ATTACKING US EXPORTS

It is not only difficult to ramp up domestic production in a short space of time. but in many industries the new tariffs could likely impact US domestic production of the same industries. The tables below show the top 10 imports and exports from the US in conjunction with EU trade. What is most striking is that six commodity types in the Top 10 show up in both import and export activity. A similar picture is seen for some other trade partners. As such, if the EU might mirror the import tariffs, the same industries in the US would be hit. Secondly the remaining categories are typically high value goods and specially engineered goods with little possibility for alternative production locations, if not already produced in the US. This means prices going up and eventually higher interest rates, potentially hurting domestic production and investment.

It is, however, unlikely that the EU will directly mirror tariffs. Previously ‘typical’ American products and brands were targeted. Given various tech’ tycoons being associated with the current Trump administration, it would not be too surprising if new measures would be targeted at the big-tech surrounding Trump rather than the list below. And also nontrade (regulatory) barriers could be implemented.

US imports from the EU in 2024

RankCommodityValue (bUSD)
1 Human Blood; Animal Blood; Antisera, Vaccines Etc 66.5
2 Medicaments Nesoi, Mixed Or Not, In Dosage Etc Fm 37.4
3 Motor Cars & Vehicles For Transporting Persons 35.5
4 Expts Of Repaired Impts; Impts Of Returned Expts 27.3
5 Hormones; Derivatives & Steriods Used As Hormones 14.9
6 Oil (not Crude) From Petrol & Bitum Mineral Etc. 9.9
7 Turbojets, Turbopropellers & Oth Gas Turbines, Pts 9.5
8 Medical, Surgical, Dental Or Vet Inst, No Elec, Pt 8.5
9 Aircraft, Powered; Spacecraft & Launch Vehicles 8.0
10 Parts & Access For Motor Vehicles (head 8701-8705) 6.8

US exports to the EU in 2024

RankCommodityValue (bUSD)

[Graph understanding data]
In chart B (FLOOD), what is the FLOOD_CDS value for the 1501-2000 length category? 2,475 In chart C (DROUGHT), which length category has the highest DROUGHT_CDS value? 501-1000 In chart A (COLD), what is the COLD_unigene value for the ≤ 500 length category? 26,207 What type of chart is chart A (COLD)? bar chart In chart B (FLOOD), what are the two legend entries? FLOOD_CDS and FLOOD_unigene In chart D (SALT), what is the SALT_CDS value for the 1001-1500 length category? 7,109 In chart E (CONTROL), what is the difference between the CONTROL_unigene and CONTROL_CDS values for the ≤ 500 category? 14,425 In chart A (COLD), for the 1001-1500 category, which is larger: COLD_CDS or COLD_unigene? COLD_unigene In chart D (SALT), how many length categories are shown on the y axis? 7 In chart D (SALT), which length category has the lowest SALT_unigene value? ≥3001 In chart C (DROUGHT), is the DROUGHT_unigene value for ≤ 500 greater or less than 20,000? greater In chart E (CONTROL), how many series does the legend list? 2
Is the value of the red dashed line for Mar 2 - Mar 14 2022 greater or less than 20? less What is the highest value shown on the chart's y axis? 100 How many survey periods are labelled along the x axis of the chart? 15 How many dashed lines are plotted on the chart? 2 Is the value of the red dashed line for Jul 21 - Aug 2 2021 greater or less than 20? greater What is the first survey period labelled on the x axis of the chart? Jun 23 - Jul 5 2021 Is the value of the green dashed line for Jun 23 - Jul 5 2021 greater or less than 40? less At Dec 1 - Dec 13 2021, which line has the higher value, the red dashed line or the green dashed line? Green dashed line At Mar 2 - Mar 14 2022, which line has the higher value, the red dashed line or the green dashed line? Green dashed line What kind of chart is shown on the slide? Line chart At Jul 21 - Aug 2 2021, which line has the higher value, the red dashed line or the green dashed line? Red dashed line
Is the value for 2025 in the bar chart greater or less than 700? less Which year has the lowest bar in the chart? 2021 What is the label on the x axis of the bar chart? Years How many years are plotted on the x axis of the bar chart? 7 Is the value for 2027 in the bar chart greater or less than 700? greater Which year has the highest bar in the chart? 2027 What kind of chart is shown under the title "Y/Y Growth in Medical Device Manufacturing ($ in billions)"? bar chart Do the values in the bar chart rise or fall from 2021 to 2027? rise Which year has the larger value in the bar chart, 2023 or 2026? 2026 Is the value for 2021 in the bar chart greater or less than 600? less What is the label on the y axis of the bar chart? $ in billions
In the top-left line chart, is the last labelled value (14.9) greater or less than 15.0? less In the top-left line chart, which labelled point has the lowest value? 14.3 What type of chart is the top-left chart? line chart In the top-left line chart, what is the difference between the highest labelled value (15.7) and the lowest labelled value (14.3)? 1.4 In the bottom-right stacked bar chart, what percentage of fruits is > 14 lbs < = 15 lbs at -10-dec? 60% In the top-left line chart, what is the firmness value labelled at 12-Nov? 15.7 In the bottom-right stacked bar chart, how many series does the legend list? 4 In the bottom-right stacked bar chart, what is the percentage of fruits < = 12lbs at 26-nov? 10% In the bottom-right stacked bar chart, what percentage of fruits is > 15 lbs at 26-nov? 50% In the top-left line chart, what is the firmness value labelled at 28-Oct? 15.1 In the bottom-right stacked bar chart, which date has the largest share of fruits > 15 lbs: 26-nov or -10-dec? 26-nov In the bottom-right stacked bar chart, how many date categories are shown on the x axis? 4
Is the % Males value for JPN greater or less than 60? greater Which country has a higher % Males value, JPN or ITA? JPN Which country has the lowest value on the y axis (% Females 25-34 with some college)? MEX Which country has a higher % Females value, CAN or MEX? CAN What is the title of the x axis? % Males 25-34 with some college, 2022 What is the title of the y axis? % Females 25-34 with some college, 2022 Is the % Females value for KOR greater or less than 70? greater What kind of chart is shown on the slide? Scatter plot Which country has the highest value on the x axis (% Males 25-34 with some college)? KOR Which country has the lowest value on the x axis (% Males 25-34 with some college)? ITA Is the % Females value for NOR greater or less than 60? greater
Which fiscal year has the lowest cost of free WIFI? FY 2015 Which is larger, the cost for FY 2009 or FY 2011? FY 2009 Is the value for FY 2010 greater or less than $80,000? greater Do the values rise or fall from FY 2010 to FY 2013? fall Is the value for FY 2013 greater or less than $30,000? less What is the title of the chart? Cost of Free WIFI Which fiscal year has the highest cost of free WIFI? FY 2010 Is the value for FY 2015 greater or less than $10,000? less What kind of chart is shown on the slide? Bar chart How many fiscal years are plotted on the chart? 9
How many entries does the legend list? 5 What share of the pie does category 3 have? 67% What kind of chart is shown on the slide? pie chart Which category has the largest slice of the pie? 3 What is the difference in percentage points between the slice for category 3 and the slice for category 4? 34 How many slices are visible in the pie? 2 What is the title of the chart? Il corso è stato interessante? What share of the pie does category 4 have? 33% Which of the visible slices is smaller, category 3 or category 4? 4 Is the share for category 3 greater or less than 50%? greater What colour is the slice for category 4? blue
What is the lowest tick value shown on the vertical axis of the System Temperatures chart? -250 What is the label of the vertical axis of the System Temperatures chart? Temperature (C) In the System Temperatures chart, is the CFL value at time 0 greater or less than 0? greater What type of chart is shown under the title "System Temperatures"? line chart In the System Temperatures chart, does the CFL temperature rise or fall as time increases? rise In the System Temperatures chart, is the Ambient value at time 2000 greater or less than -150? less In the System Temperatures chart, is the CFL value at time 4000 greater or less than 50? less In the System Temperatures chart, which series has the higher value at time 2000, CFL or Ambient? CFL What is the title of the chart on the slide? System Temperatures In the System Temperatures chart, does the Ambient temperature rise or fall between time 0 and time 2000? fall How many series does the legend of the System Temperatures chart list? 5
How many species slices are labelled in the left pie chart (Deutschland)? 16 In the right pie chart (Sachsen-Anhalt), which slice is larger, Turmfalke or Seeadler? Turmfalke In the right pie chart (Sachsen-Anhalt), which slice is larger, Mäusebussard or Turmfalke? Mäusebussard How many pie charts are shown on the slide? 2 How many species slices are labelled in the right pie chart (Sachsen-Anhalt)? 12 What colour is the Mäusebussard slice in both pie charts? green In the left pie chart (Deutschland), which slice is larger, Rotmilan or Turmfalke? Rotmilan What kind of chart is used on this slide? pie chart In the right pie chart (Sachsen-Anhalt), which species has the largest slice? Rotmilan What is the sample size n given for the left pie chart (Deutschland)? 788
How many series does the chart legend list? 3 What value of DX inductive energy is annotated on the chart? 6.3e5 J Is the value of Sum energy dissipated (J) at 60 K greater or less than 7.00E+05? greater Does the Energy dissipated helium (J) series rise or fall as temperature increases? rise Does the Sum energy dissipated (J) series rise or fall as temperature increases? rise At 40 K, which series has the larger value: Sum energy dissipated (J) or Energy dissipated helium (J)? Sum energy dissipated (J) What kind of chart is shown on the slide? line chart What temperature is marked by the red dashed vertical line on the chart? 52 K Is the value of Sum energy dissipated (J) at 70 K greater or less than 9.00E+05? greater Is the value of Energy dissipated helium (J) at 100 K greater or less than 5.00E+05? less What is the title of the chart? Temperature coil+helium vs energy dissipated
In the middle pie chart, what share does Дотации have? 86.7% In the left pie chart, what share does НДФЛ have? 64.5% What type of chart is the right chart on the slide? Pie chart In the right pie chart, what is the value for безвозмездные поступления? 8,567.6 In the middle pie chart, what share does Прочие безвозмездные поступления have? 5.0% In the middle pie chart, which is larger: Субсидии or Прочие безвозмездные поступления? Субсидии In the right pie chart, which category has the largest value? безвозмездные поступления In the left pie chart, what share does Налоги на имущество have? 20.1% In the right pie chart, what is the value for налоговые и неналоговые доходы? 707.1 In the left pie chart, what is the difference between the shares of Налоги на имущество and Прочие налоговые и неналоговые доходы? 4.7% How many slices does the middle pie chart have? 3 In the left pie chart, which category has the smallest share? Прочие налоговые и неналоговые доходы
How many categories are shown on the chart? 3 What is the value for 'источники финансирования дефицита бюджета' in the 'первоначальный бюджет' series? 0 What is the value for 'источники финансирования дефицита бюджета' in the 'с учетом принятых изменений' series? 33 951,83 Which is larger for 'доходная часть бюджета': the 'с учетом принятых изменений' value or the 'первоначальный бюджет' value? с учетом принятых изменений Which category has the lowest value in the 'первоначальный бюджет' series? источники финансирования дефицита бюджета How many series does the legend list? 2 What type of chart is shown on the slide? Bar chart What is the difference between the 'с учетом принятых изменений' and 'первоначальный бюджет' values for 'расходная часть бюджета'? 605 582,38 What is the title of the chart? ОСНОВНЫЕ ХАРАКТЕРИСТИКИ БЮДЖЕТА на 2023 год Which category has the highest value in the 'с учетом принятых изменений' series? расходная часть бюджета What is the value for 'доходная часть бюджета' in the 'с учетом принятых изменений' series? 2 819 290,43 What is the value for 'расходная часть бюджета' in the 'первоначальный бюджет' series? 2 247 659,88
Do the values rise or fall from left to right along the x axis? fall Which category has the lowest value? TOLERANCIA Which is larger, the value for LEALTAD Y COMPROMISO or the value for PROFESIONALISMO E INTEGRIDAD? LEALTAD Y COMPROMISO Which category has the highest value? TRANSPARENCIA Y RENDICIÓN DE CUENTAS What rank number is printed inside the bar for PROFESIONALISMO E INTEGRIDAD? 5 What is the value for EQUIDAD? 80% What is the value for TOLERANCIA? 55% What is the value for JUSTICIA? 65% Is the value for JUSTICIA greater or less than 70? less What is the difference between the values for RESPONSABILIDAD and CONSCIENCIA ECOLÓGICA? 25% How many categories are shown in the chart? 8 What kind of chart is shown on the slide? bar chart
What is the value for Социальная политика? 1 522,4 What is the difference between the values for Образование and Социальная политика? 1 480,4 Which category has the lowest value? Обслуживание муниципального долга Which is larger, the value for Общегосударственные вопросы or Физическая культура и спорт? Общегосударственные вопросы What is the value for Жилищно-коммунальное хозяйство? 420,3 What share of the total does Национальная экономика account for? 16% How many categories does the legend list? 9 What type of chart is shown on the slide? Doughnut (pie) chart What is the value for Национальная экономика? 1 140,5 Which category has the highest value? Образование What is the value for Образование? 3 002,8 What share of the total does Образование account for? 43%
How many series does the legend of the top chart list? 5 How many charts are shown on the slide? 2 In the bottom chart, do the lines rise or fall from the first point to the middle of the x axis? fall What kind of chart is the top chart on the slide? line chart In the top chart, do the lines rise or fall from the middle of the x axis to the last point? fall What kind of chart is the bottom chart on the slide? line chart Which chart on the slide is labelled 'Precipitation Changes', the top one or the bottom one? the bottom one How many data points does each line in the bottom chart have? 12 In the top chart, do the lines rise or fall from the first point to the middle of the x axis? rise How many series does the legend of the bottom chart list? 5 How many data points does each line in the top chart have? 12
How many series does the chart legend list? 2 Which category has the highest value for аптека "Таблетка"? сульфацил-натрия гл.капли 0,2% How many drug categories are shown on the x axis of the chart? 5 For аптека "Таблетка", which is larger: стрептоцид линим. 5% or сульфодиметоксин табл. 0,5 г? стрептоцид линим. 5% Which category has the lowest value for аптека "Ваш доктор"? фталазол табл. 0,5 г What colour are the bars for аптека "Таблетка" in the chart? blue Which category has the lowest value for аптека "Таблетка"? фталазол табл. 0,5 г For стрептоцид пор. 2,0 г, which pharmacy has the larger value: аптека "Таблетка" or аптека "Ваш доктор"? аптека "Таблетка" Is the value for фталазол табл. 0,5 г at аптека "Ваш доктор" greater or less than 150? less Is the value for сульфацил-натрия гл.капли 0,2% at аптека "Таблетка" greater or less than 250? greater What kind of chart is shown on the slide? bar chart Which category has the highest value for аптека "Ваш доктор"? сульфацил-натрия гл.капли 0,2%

_Questions on the material_.
1. Translate this sentence from the tariff analysis into Spanish: "It is, however, unlikely that the EU will directly mirror tariffs."
2. According to the tariff analysis, how many commodity types in the Top 10 show up in both US import and export activity with the EU?
3. Continue the tariff analysis on US trade with the EU from the point where it stops.

_Answers per task_.
1. Sin embargo, es poco probable que la UE replique directamente los aranceles.

2. Six commodity types.

3.
1 Crude Oil From Petroleum And Bituminous Minerals 39.4
2 Civilian Aircraft, Engines, And Parts 25.9
3 Human Blood; Animal Blood; Antisera, Vaccines Etc 23.6
4 Petroleum Gases & Other Gaseous Hydrocarbons 13.1
5 Medical, Surgical, Dental Or Vet Inst, No Elec, Pt 11.6
6 Motor Cars & Vehicles For Transporting Persons 11.2
7 Oil (not Crude) From Petrol & Bitum Mineral Etc. 10.2
8 Medicaments Nesoi, Mixed Or Not, In Dosage Etc Fm 9.7
9 Hormones; Derivatives & Steriods Used As Hormones 8.6
10 Low Value Exp Shp; Canadian. Est Late Receipts 8.2

Source: @Jesse Bijeveld

 

OPPORTUNITIES FOR THE EU

The key problem relating to recent announcements on tariffs is not necessarily the tariffs themselves but the distorted trade relationship they generate. As such, a likely reaction towards strategic nearshoring and focusing on other trade relationships is to be expected - to a level over and above that caused by tariffs alone. Examples of the first option can comprise a greater focus on establishing strategic industries back in Europe where the EU was previously relying on the US, pharmaceuticals for example. This would, in turn, push up shortsea shipping activity again.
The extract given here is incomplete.